Friday, September 16, 2011
I haven't been blogging lately because there isn't much to tell. I've spent half of each of the last 4 weeks in DTP flares. I feel like I'm falling apart as this keeps getting worse. I'm still scared about going to Mayo and leaving without getting help. Work has me stressed out, my house has me stressed out, my car has me stressed out, the upcoming winter has me freaking out, my health has me incredibly scared, my loneliness keeps getting worse, and sometimes all I want is to curl up in bed and stay there for a week.
During these flares my dinners have been consisting of smoothies that have a base of 1 banana, 1/2 cup no sugar added applesauce, and 1/2 cup low or non fat yogurt, with a 1/2 cup of either low fat ice cream, low fat frozen yogurt, or carnation instant breakfast powder for flavor. I hate that sometimes that's the best I can get into my stomach for dinner. But after that I lay on the couch for an hour or two (if I can), then try to cram in something higher in fat like cheese, ice cream sandwiches, or something like that just before I go to bed. I've found I can't sleep without a full stomach.
I'm starting a 12 hour fast to head to my Endo's office for a quick blood draw - most likely to check my fasting glucose. So I just crammed a heck of a lot of food that I shouldn't be having right now into my stomach so I can attempt to go to sleep in a little bit and hopefully sleep through part of the night.
Unfortunately my issues will probably stay this way until (and if) the doctors at Mayo get all my diagnoses and get me going on some type of treatment(s). Course that won't fix the lonliness, but maybe then I can actually eat enough to keep me awake and functioning all day.
Sunday, September 11, 2011
Something I'd like to share today, on the 10th anniversary of something all Americans, and many around the world, will never forget. I don't particularly like the pictures in the video, so I suggest minimizing it and just listening to the sound.
I've had the mp3 of this tribute remix (the song is Revolution Cry by Lifehouse) for the past 10 years and it plays every couple days on my mp3 player while I'm at work (I mostly listen to everything on there on shuffle).

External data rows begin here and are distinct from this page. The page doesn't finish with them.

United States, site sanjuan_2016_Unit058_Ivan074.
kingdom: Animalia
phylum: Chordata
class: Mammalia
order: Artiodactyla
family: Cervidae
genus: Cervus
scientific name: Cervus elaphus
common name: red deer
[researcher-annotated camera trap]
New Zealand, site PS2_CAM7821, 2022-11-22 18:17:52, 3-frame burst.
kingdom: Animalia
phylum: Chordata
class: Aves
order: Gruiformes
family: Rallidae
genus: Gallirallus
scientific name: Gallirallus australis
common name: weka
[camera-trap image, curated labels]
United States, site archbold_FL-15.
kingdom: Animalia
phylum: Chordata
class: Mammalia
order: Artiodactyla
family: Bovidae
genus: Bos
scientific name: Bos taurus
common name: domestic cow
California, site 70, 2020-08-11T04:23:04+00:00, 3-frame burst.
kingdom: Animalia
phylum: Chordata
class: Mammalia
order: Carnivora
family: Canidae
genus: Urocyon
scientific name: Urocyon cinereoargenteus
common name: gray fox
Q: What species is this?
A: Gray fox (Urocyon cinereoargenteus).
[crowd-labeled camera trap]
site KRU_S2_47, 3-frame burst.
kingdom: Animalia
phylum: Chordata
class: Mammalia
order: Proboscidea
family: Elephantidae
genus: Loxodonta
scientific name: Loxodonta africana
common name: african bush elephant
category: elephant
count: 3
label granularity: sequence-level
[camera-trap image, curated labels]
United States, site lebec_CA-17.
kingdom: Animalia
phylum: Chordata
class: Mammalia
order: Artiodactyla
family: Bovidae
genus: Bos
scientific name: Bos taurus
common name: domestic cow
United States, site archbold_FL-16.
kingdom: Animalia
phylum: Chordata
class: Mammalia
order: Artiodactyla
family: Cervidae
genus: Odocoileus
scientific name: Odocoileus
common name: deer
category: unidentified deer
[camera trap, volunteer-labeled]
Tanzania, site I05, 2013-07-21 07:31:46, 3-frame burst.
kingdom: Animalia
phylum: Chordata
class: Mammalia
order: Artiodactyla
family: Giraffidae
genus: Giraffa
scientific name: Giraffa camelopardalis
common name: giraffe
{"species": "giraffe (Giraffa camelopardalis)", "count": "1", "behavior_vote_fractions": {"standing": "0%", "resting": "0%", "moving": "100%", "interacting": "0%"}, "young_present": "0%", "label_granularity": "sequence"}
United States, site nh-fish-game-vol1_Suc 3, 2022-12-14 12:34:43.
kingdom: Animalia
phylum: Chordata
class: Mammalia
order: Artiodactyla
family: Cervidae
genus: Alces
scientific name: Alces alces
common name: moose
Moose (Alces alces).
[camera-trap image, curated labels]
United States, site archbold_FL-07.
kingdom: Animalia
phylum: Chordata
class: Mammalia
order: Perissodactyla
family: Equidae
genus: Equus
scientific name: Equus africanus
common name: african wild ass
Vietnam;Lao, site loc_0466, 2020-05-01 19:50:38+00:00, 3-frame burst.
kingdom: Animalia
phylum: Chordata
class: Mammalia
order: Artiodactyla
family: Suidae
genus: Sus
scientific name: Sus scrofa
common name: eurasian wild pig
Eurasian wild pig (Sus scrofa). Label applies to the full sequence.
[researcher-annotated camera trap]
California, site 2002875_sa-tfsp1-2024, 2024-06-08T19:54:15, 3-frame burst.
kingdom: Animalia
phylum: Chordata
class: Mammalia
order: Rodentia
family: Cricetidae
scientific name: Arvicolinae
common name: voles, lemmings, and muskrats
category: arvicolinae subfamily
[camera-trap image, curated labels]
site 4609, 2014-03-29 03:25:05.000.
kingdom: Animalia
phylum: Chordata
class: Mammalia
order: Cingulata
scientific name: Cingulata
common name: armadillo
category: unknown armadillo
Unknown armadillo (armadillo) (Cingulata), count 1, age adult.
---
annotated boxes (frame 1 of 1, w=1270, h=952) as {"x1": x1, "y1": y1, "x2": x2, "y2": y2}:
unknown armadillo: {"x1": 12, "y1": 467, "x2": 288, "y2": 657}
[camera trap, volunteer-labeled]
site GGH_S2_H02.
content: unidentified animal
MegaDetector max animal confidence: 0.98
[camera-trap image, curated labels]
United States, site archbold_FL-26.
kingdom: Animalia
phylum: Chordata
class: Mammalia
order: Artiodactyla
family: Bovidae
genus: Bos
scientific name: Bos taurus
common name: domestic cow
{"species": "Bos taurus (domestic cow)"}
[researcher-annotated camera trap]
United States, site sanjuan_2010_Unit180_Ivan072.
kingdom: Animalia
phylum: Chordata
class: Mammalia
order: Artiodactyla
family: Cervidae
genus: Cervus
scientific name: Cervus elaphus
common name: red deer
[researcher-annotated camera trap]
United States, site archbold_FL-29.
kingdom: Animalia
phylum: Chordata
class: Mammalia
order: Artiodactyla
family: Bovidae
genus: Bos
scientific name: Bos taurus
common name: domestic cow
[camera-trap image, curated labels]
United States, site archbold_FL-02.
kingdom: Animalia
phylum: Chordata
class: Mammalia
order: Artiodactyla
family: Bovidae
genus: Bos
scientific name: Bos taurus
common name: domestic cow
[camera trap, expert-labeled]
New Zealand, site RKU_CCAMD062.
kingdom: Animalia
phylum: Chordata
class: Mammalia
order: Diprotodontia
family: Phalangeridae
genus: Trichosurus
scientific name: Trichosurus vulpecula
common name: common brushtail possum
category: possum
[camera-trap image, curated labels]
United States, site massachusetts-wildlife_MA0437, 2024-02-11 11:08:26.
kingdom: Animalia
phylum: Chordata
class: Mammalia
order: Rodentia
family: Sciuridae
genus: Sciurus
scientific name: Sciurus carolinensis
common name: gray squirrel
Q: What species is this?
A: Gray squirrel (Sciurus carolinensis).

There is no great 'where I was when' story for me for this event. The day before I had travelled a 6+ hour round trip to see Lifehouse in their first show of their first ever headlining tour in Milwaukee. I got home early in the morning and planned to sleep most of the day (I was 20 and not working at the time). About 10 or 11 am CST my mother woke me up by knocking on my door and telling me we've been attacked. I still hate her for doing that because a) I was waking up and had no clue what she was saying and b) who in the heck wakes someone up by saying that unless you're in the line of fire? The way she talked to me that morning (my mother has pretty bad mental health problems) made me feel so guilty that I didn't sleep for the next 2 days as I stayed awake waiting for what else could happen and trying to comfort my friends. One of which was in a high school a few miles from the Pentagon and their school shook when that plane hit, and several of her classmates found out soon after they lost a parent.
10 years tends to last a long time, but the memory shortens it to seem like it was not that long ago. America and the whole world has seen many more horrible tragedies, and many wonderful things as well. Every person has had successes and triumph, heartbreak and failure. Yet time marches on with or without us. We remember - not to relive the pain, but to remember those we lost, the incredible feats of humanity to save as many lives as possible, and that as citizens of the world we must forever be watchful of ourselves and those we love because life changes every moment.
Take time to remember, but do not dwell. Live your life to the fullest while you can. We do not forget, but we must move on. As the song says, "when will this weeping generation dance again?"